De nos analyses de contextes récentes, nous identifions (avec d’autres) trois enjeux fondamentaux de luttes sociales, que nous utilisons comme principaux points d’entrée et grilles d’analyses pour des mobilisations par des groupes, collectifs ou organisations militantes dans le contexte actuel : l’enjeu décolonial, l’enjeu développemental et l’enjeu environnemental. Ces enjeux, qui « devraient » permettre de conjuguer des luttes à partir de synergies et permettre d’accélérer une convergence de luttes, semblent - pour le moment - créer des cloisonnements au sein des mouvements sociaux. À leur tour, ces cloisonnements engendrent des séparations entre groupes et collectifs militants et dans les mobilisations, et cela se traduit également dans les actions de luttes, entre les mouvements décoloniaux, les milieux qui pensent et pratiquent le développement et les associations « environnementalistes ». Les trois « milieux » se connaissent, se croisent, se toisent parfois, se contredisent, mais très souvent de loin. Ils sont plus ou moins organisés au sein d’associations, de collectifs, de mouvements sociaux, ou de départements d’universités et de centres de recherche, dont ils sont, en partie, l’émanation. Ils se retrouvent autour de mobilisations qui font largement consensus (le contenu pouvant différer, mais les mots d’ordre sont souvent les mêmes ou proches) : la lutte contre le racisme, les changements climatiques, l’homophobie ou pour l’annulation de la dette de pays du Sud, etc. Mais, leurs principales raisons de luttes et de mobilisation semblent en « compétition », pour des raisons de modèle de société, d’urgence, ou – plus pragmatique – de financement. Il est néanmoins curieux de constater que la composante socio-économique de ces groupes est très différente et aucun de ces groupes ne peut prétendre posséder une plus grande diversité de composition ou d’opinions. Dans ces différents milieux, il semble y avoir une espèce d’alliance objective majoritaire : les pouvoirs restent largement concentrés aux mains d’une prétendue « élite », généralement blanche, masculine, hétérosexuelle, de niveau universitaire, qui pense, théorise, trace les contours et les cadres, oriente, dirige, « gère », majoritairement des travailleuses, très souvent engagées et militantes, d’origines assez peu diversifiées.

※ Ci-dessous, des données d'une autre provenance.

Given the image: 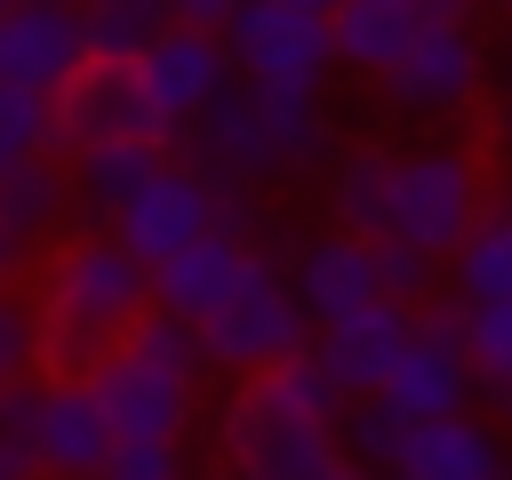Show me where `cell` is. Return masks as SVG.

De manière assez impropre, nous nommerons donc cette division due aux enjeux « triple fracture » : décoloniale, développementale et environnementale. Ces fractures semblent se traduire dans notre milieu de façon assez visible : dans une arène où la division du travail est très nette pour celui et celle qui veut y prêter attention, la production d’outils académiques et théoriques (le savoir et savoir-être) autour du développemental est souvent le fait d’autochtones blancs, la production d’outils et de ressources sur les questions environnementales par des femmes autochtones (savoir-faire et savoir-agir), la production de témoignages et de récits d’expériences pratiques sur ces questions par des hommes et femmes d’origines « autres », les « subalternisés ». Les tentatives de rééquilibrage des pouvoirs sont battues en brèche, attaquées, anéanties par désir réactionnaire, opportuniste ou plus prosaïquement « critiquées » spontanément : ainsi, par exemple, une simple réflexion ou mise en place d’une petite politique de quotas à quelque niveau que ce soit est attaquée (et souvent avec de mauvaises raisons), par des personnes qui feignent d’oublier que, par défaut, et dans beaucoup de milieux, les quotas pourraient contrecarrer le copinage, l’héritage ou la cooptation masculine blanche, hétéro, universitaire !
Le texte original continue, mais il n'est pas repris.